§ **WHAT IS REQUIRED**
Could you repeat the data word for word while skipping the pictures?

Page-level text extractions
= = = = = = =
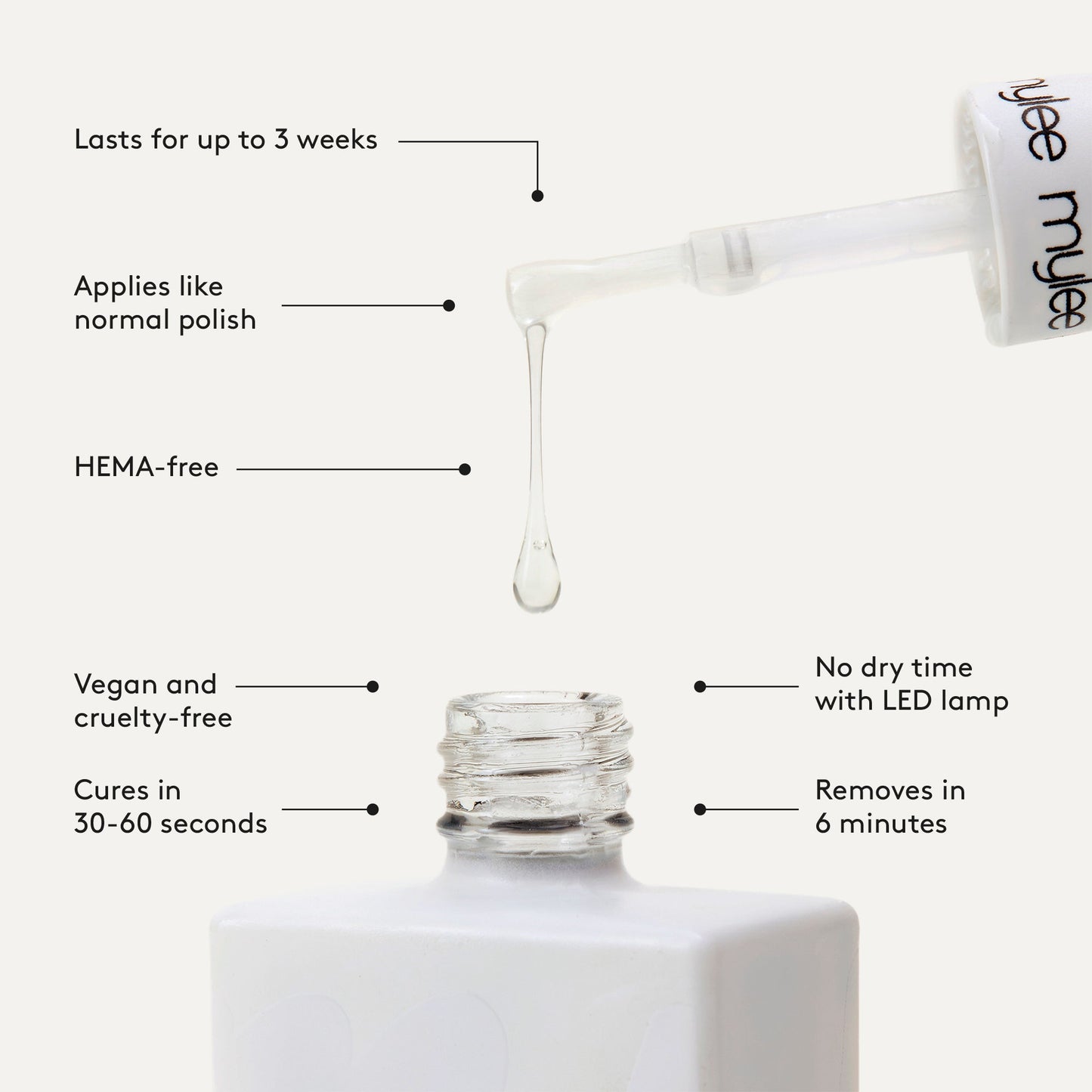 Lasts for up to 3 weeks

Applies like normal polish

HEMA-free

Vegan and cruelty-free

Cures in 30-60 seconds

No dry time with LED lamp

Removes in 6 minutes

mylee mylee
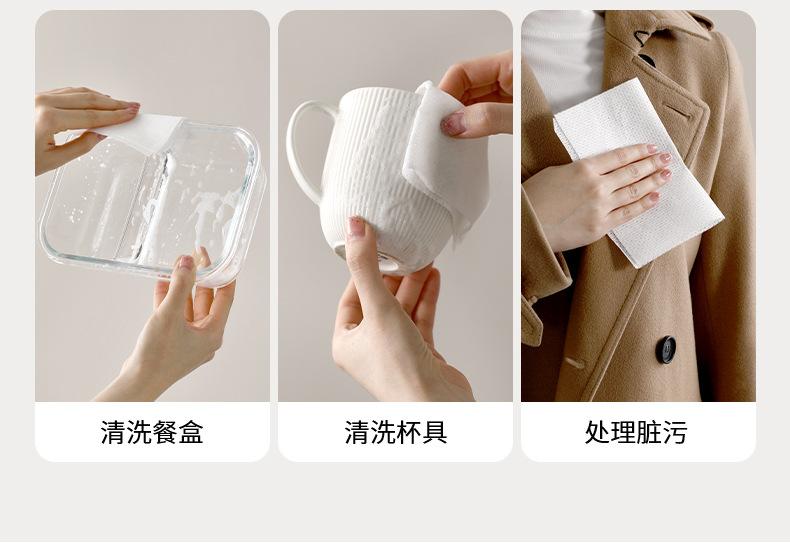 清洗餐盒

清洗杯具

处理脏污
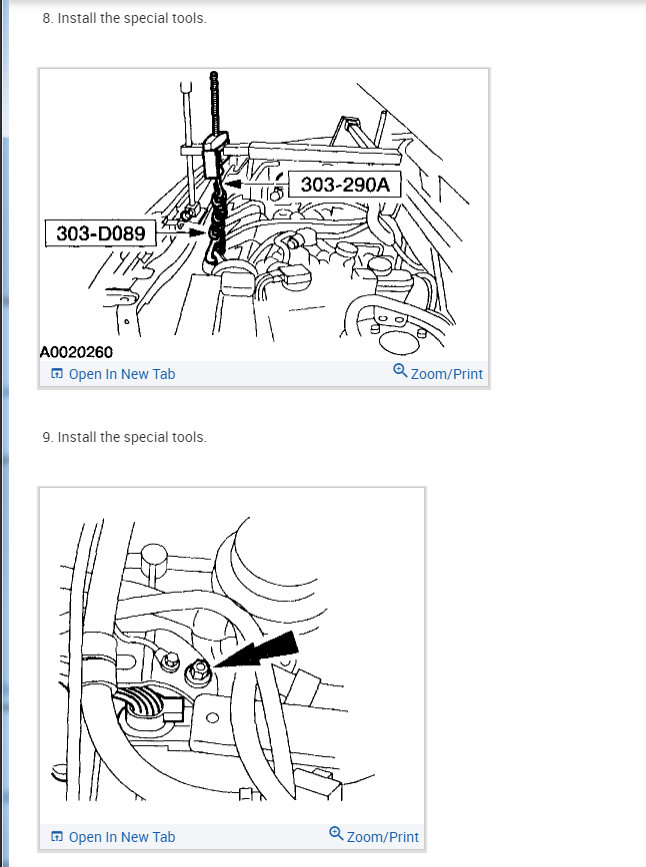 8. Install the special tools.

303-290A

303-D089

A0020260

Open In New Tab

Zoom/Print

9. Install the special tools.

Open In New Tab

Zoom/Print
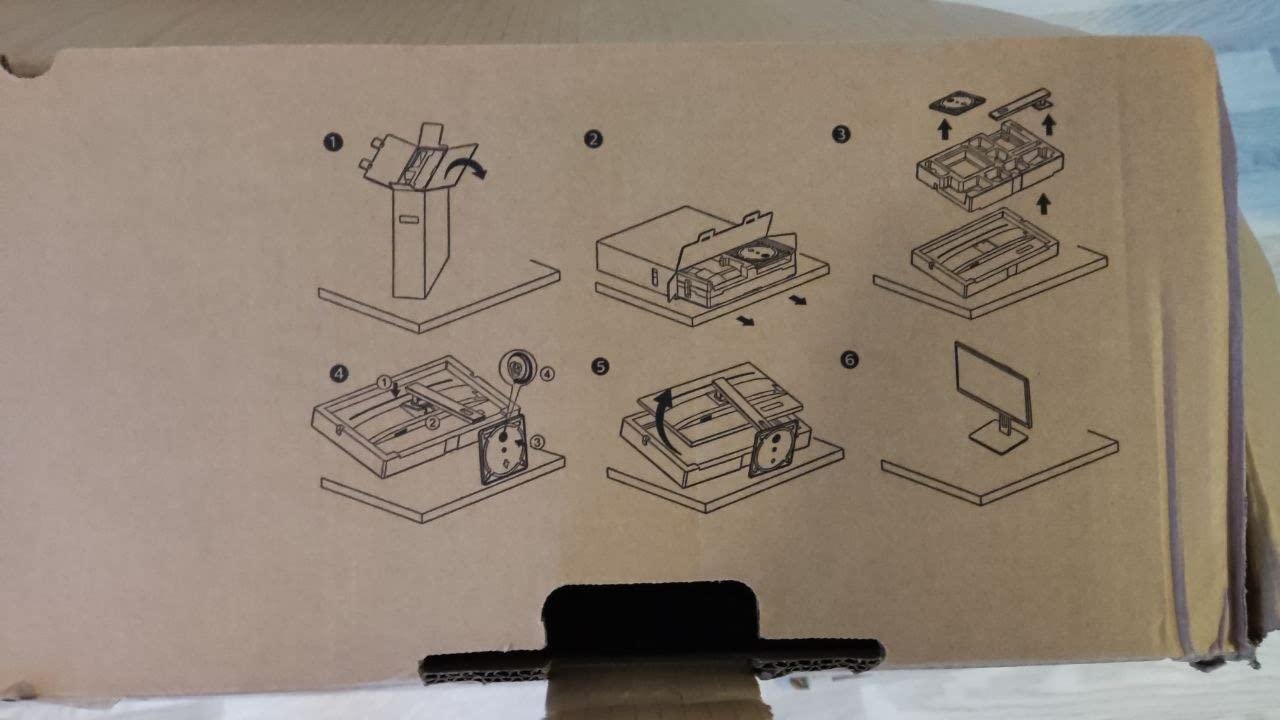 1
2
3
4
1
2
3
4
5
6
= = = = = = =
§ **RESULT**
 Lasts for up to 3 weeks

Applies like normal polish

HEMA-free

Vegan and cruelty-free

Cures in 30-60 seconds

No dry time with LED lamp

Removes in 6 minutes

mylee mylee
 清洗餐盒

清洗杯具

处理脏污
 8. Install the special tools.

303-290A

303-D089

A0020260

Open In New Tab

Zoom/Print

9. Install the special tools.

Open In New Tab

Zoom/Print
 1
2
3
4
1
2
3
4
5
6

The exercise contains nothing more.